I saw Montague advertised on E Bay motors, and drove down to Bird Key in Sarasota, where I met the owner, Jonathan, who owned an art gallery on St. Armand’s Circle. The car literally cried out from the curb, “Help me, please.” Jonathan was losing the gallery and moving to Budapest or somewhere in Europe. He explained that when he worked in London, he had always dreamed of owning a Rolls, even though he was advised that they needed “diapers” as leaking fluids were part of the character. If I had known then what I came to know in short order, there was no way I could have kept one on the road, let alone two. However, when Jonathan said, “I have a mechanic who comes to the house,” I was on board. That man, trained in England in Lancashire at the Rolls-Royce factory, became “family” for almost 10 years.

But, the dream….Rolls is so quintessentially British as the Union Jack and tea at 4.  I had been in England as a young professor of art history in California during the Christmas holidays, and fell in love. I felt so comfortable in London and the countryside, as if I had been there forever. The culture was so “pianissimo” and refined compared to “fortissimo” New York or Los Angeles.

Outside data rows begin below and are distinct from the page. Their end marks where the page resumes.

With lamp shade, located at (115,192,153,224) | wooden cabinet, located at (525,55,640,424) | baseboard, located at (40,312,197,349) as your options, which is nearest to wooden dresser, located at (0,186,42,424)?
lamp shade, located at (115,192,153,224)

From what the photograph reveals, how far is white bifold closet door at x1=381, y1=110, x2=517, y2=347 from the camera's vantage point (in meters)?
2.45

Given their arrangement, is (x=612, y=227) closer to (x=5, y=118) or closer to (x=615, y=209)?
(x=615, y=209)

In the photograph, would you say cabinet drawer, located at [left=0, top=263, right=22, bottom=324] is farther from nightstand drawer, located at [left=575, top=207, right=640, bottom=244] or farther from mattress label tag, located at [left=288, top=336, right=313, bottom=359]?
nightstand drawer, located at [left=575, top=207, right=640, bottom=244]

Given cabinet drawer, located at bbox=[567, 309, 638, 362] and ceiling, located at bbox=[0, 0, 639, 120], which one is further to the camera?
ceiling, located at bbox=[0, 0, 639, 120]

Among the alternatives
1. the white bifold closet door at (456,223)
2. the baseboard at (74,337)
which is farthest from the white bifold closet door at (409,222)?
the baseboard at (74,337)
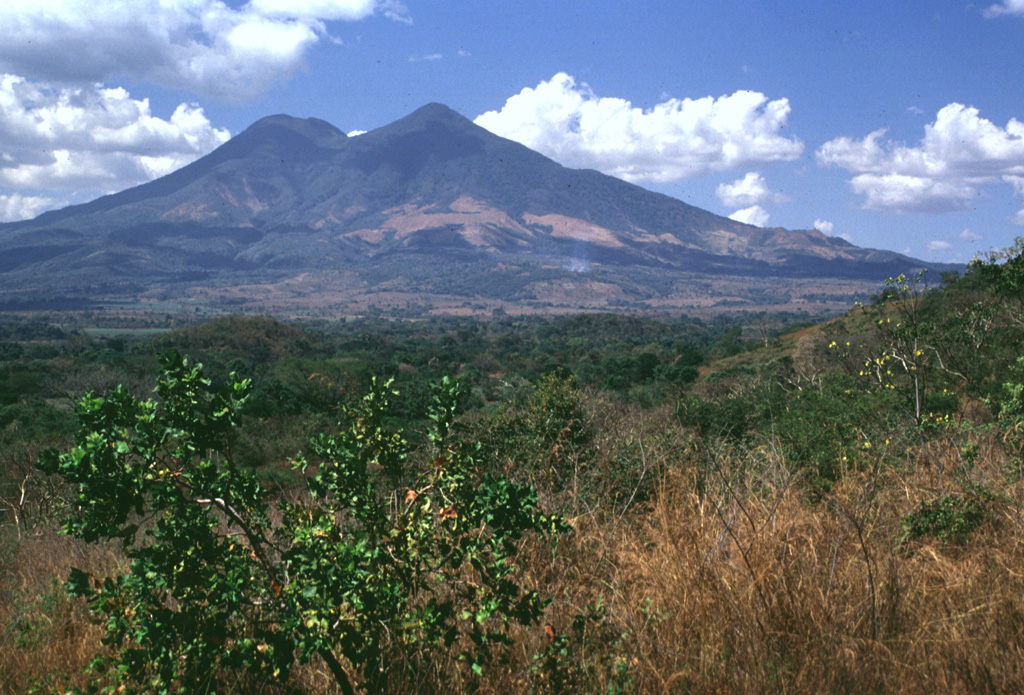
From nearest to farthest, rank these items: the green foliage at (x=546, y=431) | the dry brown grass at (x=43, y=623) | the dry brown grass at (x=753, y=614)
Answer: the dry brown grass at (x=753, y=614), the dry brown grass at (x=43, y=623), the green foliage at (x=546, y=431)

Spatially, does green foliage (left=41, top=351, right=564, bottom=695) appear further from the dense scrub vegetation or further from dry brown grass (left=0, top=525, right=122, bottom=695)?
dry brown grass (left=0, top=525, right=122, bottom=695)

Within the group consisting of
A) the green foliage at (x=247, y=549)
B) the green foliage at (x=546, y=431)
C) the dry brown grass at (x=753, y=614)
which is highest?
the green foliage at (x=247, y=549)

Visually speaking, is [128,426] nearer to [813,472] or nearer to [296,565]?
[296,565]

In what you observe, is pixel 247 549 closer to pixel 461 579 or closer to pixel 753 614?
pixel 461 579

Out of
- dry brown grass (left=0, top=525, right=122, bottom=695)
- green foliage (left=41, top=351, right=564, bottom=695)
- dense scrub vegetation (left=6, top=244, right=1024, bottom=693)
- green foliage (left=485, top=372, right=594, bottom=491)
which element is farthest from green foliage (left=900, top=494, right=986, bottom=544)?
dry brown grass (left=0, top=525, right=122, bottom=695)

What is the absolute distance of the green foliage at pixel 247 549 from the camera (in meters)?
2.12

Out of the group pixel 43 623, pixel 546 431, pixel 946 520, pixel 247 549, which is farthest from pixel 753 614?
pixel 546 431

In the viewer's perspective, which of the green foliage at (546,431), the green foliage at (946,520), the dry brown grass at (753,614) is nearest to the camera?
the dry brown grass at (753,614)

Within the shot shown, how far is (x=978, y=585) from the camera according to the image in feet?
9.77

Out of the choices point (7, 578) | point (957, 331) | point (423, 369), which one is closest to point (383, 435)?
point (7, 578)

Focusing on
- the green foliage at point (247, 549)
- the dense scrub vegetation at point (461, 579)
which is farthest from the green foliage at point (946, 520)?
the green foliage at point (247, 549)

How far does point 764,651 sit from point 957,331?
995 cm

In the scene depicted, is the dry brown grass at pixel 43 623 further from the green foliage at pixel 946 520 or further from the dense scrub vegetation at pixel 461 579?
the green foliage at pixel 946 520

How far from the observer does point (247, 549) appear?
8.00 feet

So the Rolls somehow became a symbol of something that would transport me back to that experience. It was a touchstone, just as the granite and basalt chiseled boulders in Maine are for that part of me. Shakespeare said in the Tempest that “we are such stuff as dreams are made of.”  And that’s what the painting is really about. In this case the dream goes back to when I was between first and 6th grade. My dad was with the Henry Ford Museum/Greenfield Village and Lincoln-Mercury Design. The only Rolls in the museum had belonged to George V and had the heraldic standard and the claret color. I pretended my cousin’s rehabbed bicycle was really a car like that when I “drove” to school…over a mile each way. Also, I always wanted a pipe organ to play, and the Rolls was sort of like a pipe organ (all handmade and powerful!).

While I painted many “scenes” from the book, which has not been completed, I ended up being with a gallery in Paris, and life in England never happened. And then, having the studio and house in down east Maine and Tampa, life was too complicated for the Rolls-Royces to be maintained and driven. As I sought to comprehend spiritual Infinity to gain a progressive perspective on life, the focus changed. However, our dreams that reach into our earliest childhood are always there, and the Rollses that were stand-ins for my grandfather’s imposing Packard will always be in my heart. And I saw that on Jonathan’s face when he sold “Montague” to me. He always took his parents out to eat on Sundays, and he knew they would really miss the car. We shared a dream, and the joy of driving that motorcar gave us a sense of “being English” in a delightful way, like being in a movie or novel!

Esthetically, the background is consonant with the “blue denim” paintings of France done about the same time, with the muted blues and browns the weather off the Atlantic brings to the British Isles and Paris. The roughly outlined tower with Big Ben and the Thames gives a sense of place, and the cadmium red and yellow brushstrokes give the qualities of power and adventure of driving a Rolls. If history was ever on wheels, this is a poetic impression in paint that pays tribute to the ultimate motorcar. This painting, along with the other paintings of the last two decades may end up in the book when it is finally published!